作業内容 —
1. 高級ブランド品についての原文から、次の文を英語に訳してください。「いまだに不景気を抜けきれない日本社会で、高級ブランド品が流行っているのはなぜなのでしょうか?」
2. 次の(a)から(c)の記述が高級ブランド品についての原文と合っているか、それぞれ「はい」か「いいえ」で答え、判断の決め手となる原文の語句をそのまま引用してください。(a) テーマと要旨は2002年7月8日に電子掲示板へ投稿された。(b) 発表報告は手紙で配布された。(c) 報告書のテーマは「なぜ若い女性はブランドを持つのか」である。
3. 高級ブランド品についての原文を、最後の行の後から書き継いでください。

原文 —

+++

平成14 (2002) 年度「文化論コロキウム」発表記録
  

 

 

テーマ&要旨2002年07月08日 (月) 20時33分 電子掲示板投稿

 

  

 なぜ日本で高級ブランド品が受け入れられたか?

 若い女の人がよくブランド持っているのをよく見ますよね〜!
 みなさんはブランド品を持ちたいと思いますか?いまだに不景気を抜けきれない日本社会で、高級ブランド品が流行っているのはなぜなのでしょうか?その現象をどうとらえますか?高級ブランド品の魅力は?その謎がコロキウムで解き明かされる!!

 

 

 



発表報告2002年07月19日 (金) 19時56分 電子掲示板投稿

文化論コロキウム報告書

テーマ 「ブランドを多くの人が持つのは何故か?」

+++

保存されたデータ
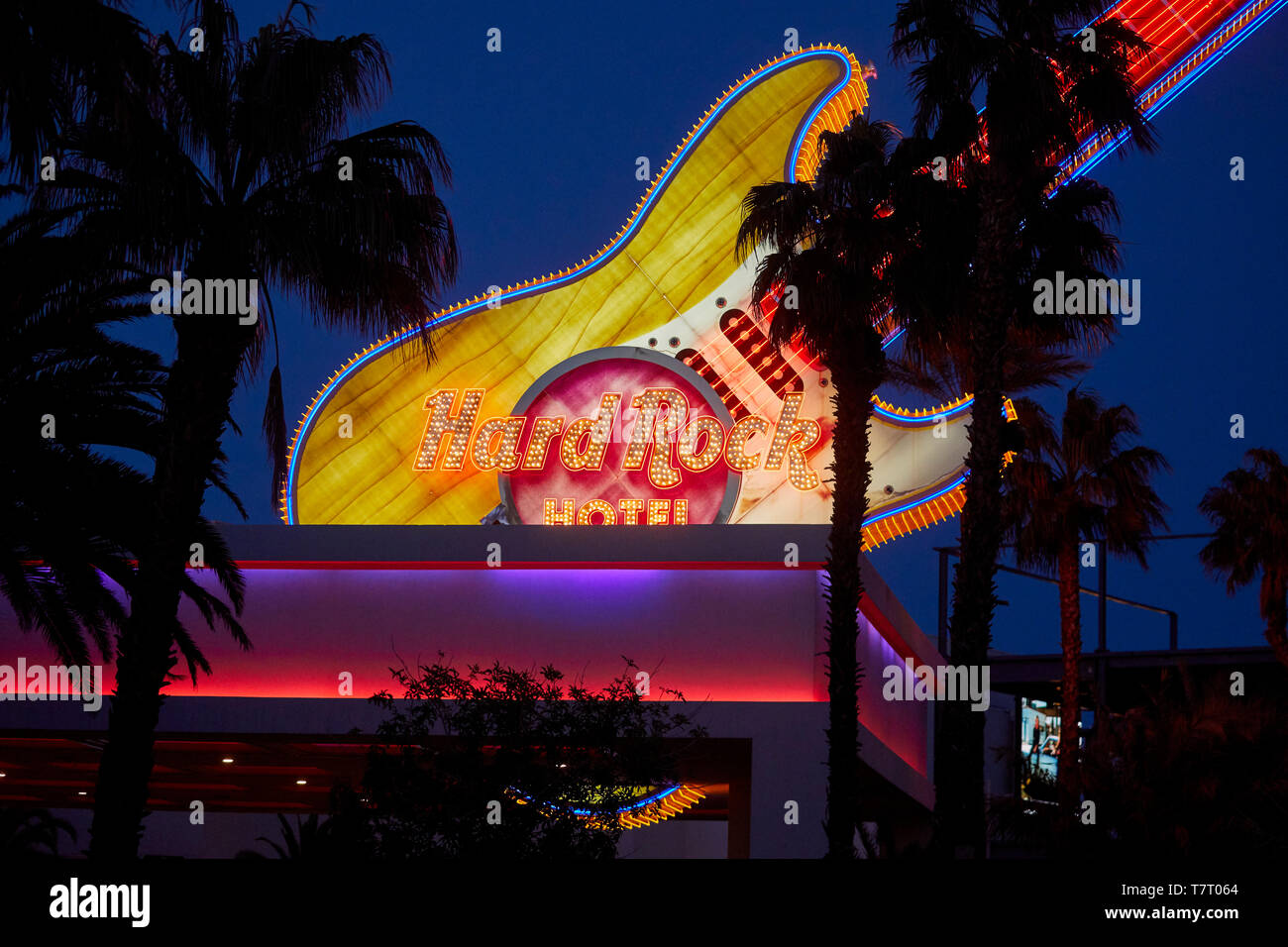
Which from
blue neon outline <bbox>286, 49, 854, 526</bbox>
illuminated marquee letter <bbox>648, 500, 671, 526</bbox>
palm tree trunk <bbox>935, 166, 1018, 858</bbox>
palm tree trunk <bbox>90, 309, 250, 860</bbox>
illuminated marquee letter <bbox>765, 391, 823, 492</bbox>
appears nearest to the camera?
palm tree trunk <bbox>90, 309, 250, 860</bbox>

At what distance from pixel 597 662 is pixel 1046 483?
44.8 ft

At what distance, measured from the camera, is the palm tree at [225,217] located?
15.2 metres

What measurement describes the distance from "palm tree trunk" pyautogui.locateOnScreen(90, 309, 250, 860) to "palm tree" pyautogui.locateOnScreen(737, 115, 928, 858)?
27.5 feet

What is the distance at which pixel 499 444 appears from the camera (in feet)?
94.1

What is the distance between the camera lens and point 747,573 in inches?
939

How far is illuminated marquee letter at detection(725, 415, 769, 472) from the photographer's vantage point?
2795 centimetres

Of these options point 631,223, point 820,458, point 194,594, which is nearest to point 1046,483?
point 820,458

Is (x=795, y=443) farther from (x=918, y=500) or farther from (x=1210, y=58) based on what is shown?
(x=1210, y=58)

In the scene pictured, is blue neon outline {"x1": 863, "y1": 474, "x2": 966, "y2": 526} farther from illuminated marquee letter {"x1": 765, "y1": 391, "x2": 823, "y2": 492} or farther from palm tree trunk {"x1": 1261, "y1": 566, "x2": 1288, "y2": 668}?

+++

期待される結果 —
1. Why are luxury brand-name goods so popular in Japanese society, which has still not fully emerged from the recession?

2.
(a) はい。「テーマ&要旨2002年07月08日 (月) 20時33分 電子掲示板投稿」
(b) いいえ。「発表報告2002年07月19日 (金) 19時56分 電子掲示板投稿」
(c) いいえ。「テーマ 「ブランドを多くの人が持つのは何故か?」」

3.
発表日 7月11日 G41教室にて
発表者 木村佳世 能戸敬子 並河理史 本宮未樹
指導教官 後藤尚人

参加者21名、配付資料21部(用意した分は35部)。司会者の小林先生から1人当たり1部の資料が配付された(ブランドについて)。たくさんの意見交換がみられ、議論も盛り上がり大変嬉しく思う。

  

レジュメ要約

1 ブランドについて

 ブランド(brand)とは同一カテゴリーに属する他の製品(財またはサービス)と明確に区別する特性、すなわち名前、表現、デザイン、シンボルその他の特徴を持った製品。法律上のブランドの名前に相当する用語は商標(trademark)である。今回の議論で扱ったブランドは海外高級ブランドに限定した。 
 ブランドはまず、ある商品が売れ、その名前が社会に出てくる。一般に広く知れ渡り、ブランドが出来上がる。ブランドとして知られるようになると、ブランドが消費者に安心感を与え、両者の間には信頼関係が生まれる。ブランドとして継続するためには新作を出す等して努力をしている。
 ブランドの機能は、1) 商品識別 2) 品質保証 3) 宣伝広告 4) 出所表示 の4つである。さらに高級ブランドには、他者にステイタスを誇示する機能もある。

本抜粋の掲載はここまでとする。